Para Flores D'Arcais, portanto, a tese habermasiana das duas esferas, pública e institucional, esconderia na prática um cavalo de tróia, porque traria implícita a adminissibilidade de aceitação do discurso religioso como legítimo em uma sociedade plural como a nossa. Noutras falas, traria um perigosa admissão de que a religião, digamos assim, não seria um assunto apenas privado, mas teria relevo público. É isso, sem o dizer, que o filósofo italiano tanto teme, sobretudo após a insistente tentativa de muitos pensadores e cientistas em circunscrever a questão religiosa ao âmbito privado, apenas.

D'Arcais é duríssimo com Habermas justamente por permitir essa fissura entre aquelas duas esferas, que terminaria por legitimar o discurso religioso na esfera pública, o que implicaria, na visão do italiano, em permitir a sua influência, por via oblíqua, na esfera institucional, mesmo porque seria impossível para ele a tradução em termos seculares da condição humana de criatura de Deus:
"Questa radicale separazione della vita politica in due sfere, governate da criteri opposti quanto all’ammissibilità degli argomenti, risulta perciò in primo luogo fattualmente impossibile. In ogni perorazione parlamentare favorevole a punire penalmente l’aborto, risuonerebbe comunque in filigrana l’eco dell’anatema religioso («sacralità della Vita»), che costituirebbe il contenuto evidente, anche se taciuto, dell’argomentazione, e con ciò verrebbero di fatto riunificate le due sfere.
(...)
Di più: se, con Habermas, si incoraggia nella sfera pubblica l’uso di argomenti religiosi anche non traducibili (come, per sua stessa ammissione, è la «creaturalità»), ciò influenzerà quel «franoso sedimento geologico» che è «la cultura politica liberale», i cui elementi «slittano continuamente, dal momento che essa è ricettiva agli impulsi della comunicazione pubblica». E precisamente nella direzione di legittimare progressivamente – per effetti cumulativi – il ricorso all’argomento-Dio in tutto il processo deliberativo, avendolo reso «ovvio» dapprima nell’orizzonte esistenziale. La ragionevolezza del divieto di esso in sede parlamentare diventerà via via più ostica e infine incomprensibile al senso comune, che avverte come si tratti sempre della stessa posta in gioco, ne discutano i parlamentari per deliberare la legge o ne abbiano discusso i cittadini per scegliere chi dovrà deliberare." (O negrito é meu).

· · · · ·

(O que fazer): Você pode escrever a continuação do trecho sobre a crítica de Flores D'Arcais a Habermas, começando logo depois da última frase?

· · · · ·

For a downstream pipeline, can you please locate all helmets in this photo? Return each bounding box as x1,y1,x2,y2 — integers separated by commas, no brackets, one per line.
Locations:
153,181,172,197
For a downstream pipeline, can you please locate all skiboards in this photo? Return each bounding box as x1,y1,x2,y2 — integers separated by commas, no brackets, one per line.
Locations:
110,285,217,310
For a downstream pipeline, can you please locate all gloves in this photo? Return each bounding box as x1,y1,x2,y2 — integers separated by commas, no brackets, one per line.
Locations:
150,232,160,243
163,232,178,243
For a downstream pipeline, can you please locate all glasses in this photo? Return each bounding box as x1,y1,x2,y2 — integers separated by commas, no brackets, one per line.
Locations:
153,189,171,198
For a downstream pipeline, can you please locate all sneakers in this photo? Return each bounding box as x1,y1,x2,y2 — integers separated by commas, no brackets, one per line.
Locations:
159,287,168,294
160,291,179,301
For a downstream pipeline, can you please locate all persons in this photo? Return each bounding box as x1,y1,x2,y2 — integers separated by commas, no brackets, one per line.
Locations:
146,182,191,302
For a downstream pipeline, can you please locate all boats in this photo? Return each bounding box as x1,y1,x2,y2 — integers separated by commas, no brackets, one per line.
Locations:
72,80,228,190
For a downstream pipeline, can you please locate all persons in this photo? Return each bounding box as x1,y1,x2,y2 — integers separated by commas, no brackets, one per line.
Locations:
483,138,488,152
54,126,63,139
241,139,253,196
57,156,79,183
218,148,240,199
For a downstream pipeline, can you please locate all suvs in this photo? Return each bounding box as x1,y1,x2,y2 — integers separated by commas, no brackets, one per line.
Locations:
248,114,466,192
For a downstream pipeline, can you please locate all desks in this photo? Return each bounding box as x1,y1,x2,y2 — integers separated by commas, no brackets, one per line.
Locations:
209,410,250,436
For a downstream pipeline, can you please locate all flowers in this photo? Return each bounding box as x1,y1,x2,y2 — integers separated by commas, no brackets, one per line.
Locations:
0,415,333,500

· · · · ·

(Resultado da tarefa):
Na resposta dada por Habermas, ele faz uma distinção entre o que seria "secular" do que seria "securalístico", tendo o neologismo o sentido preciso de separar uma visão agnóstica sobre a pretensão de verdade do discurso religioso de uma visão militante contra a própria possibilidade de um discurso religioso. Afirma ele:
"Sul piano storico, non è certo un caso che nei paesi europei a monocultura cattolica sia nato un secolarismo particolarmente battagliero. Ma i miei amici secolaristici non mi devono subito obiettare che – lungi dall’espellere la religione dalla sfera pubblica – essi intendono soltanto restringerla al normale ambito giuridico stabilito dalla Costituzione. Giacché, in tal caso, essi dovrebbero anche guardarsi dallo scambiare il secolarismo della Costituzione con la pretesa di secolarizzare la società. Insomma, dovrebbero imparare a distinguere nettamente «secolare» da «secolaristico». Le persone secolari e non credenti hanno un atteggiamento agnostico verso le pretese religiose, laddove le persone secolaristiche hanno un atteggiamento polemico verso l’influenza pubblica delle dottrine religiose. Essi screditano le dottrine di fede in quanto scientificamente infondate. Nel mondo anglosassone, il secolarismo si appella oggi a un naturalismo hard, che restringe alle scienze della natura il monopolio del sapere socialmente valido. Io ritengo che questo scientismo sia una pura Weltanschauung ideologica. Esso è inconciliabile con un pensiero post-metafisico che subordini – senza cancellare il confine tra scienza e fede – anche le questioni morali, etiche ed estetiche alla forza discorsiva di una ragione tanto secolare quanto non mutilata."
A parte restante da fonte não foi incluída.